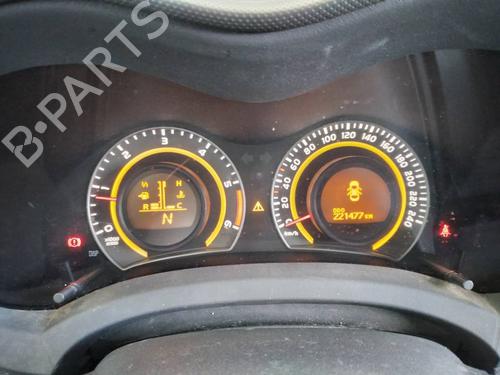 Instrument cluster TOYOTA AURIS (_E15_)  | BP13416584C47 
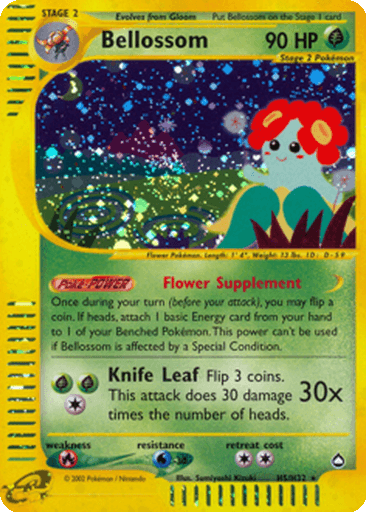 Bellossom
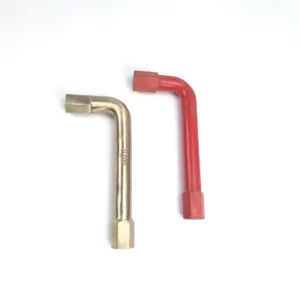 Color Nature Non Sparking Hex Key for Repair Tool for Socket Screws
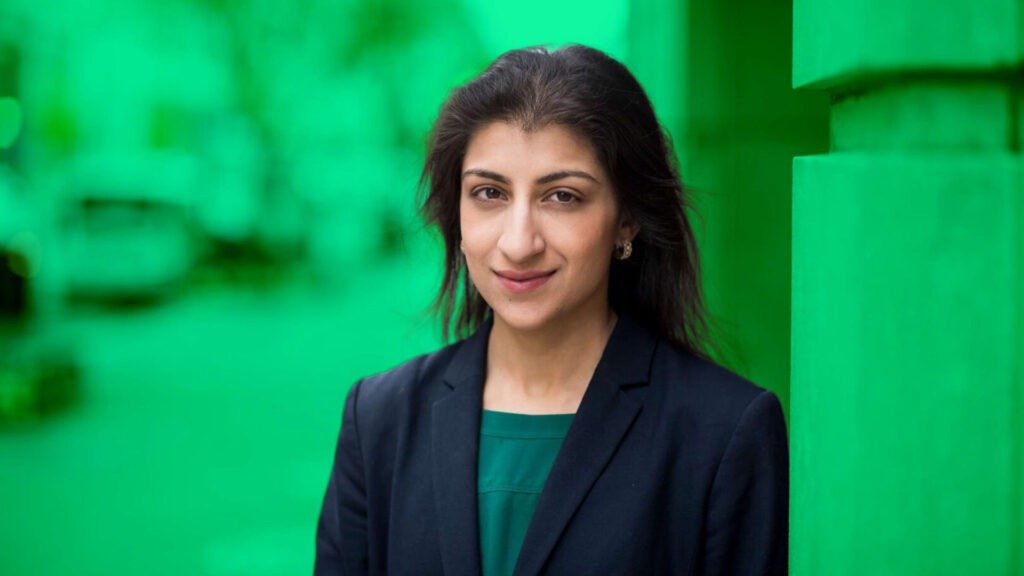 Lina Khan Big Tech Investigations
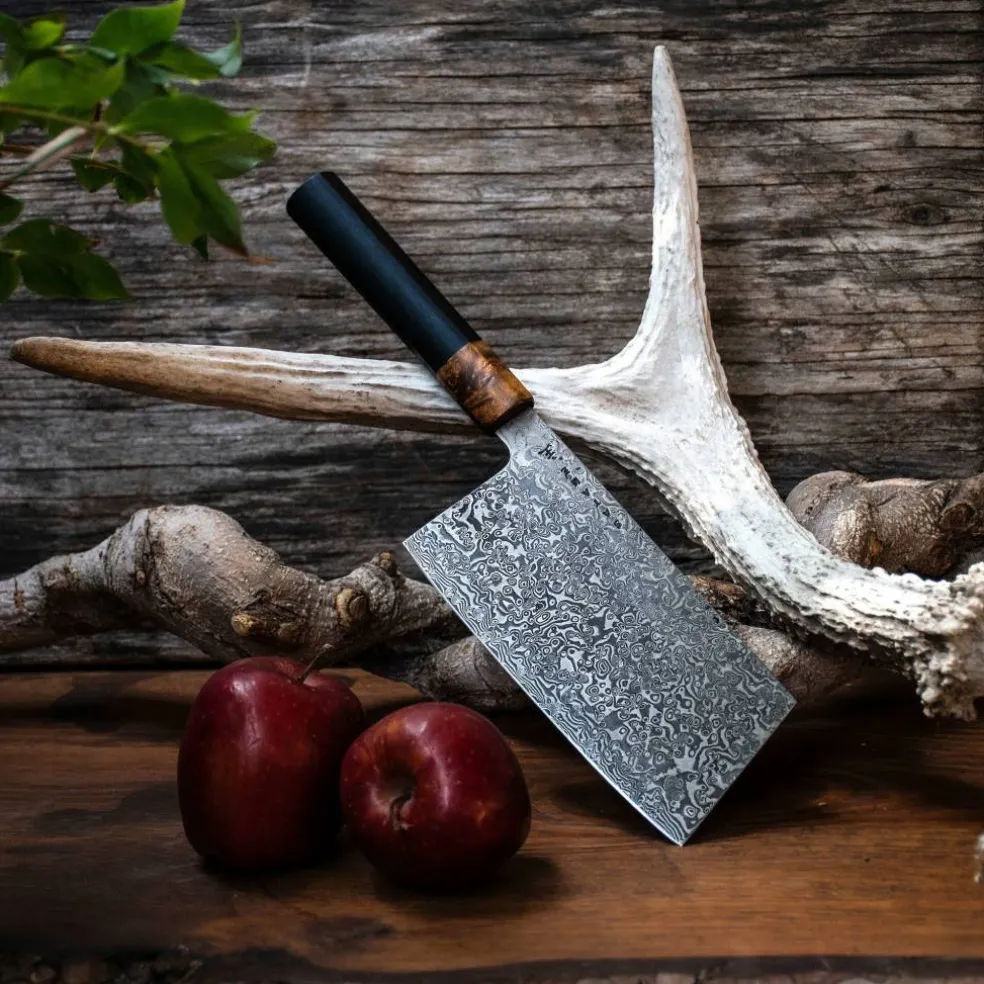 OMO kinesisk kockkniv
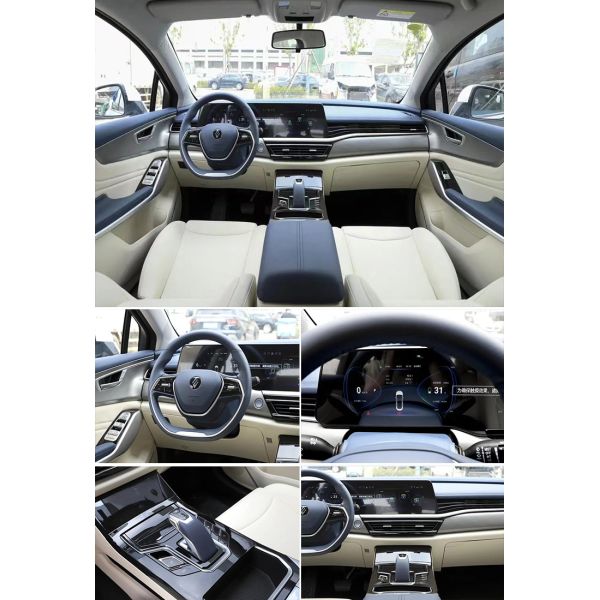 EVEASY 2024 Electric Cars Energy Vehicles Meeting European and American Standards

+++

→ EXERCISE INSTRUCTIONS: From the first line to the last, repeat the data above exactly and leave the pictures out.

→ EXPECTED ANSWER:
 Instrument cluster TOYOTA AURIS (_E15_)  | BP13416584C47 
 Bellossom
 Color Nature Non Sparking Hex Key for Repair Tool for Socket Screws
 Lina Khan Big Tech Investigations
 OMO kinesisk kockkniv
 EVEASY 2024 Electric Cars Energy Vehicles Meeting European and American Standards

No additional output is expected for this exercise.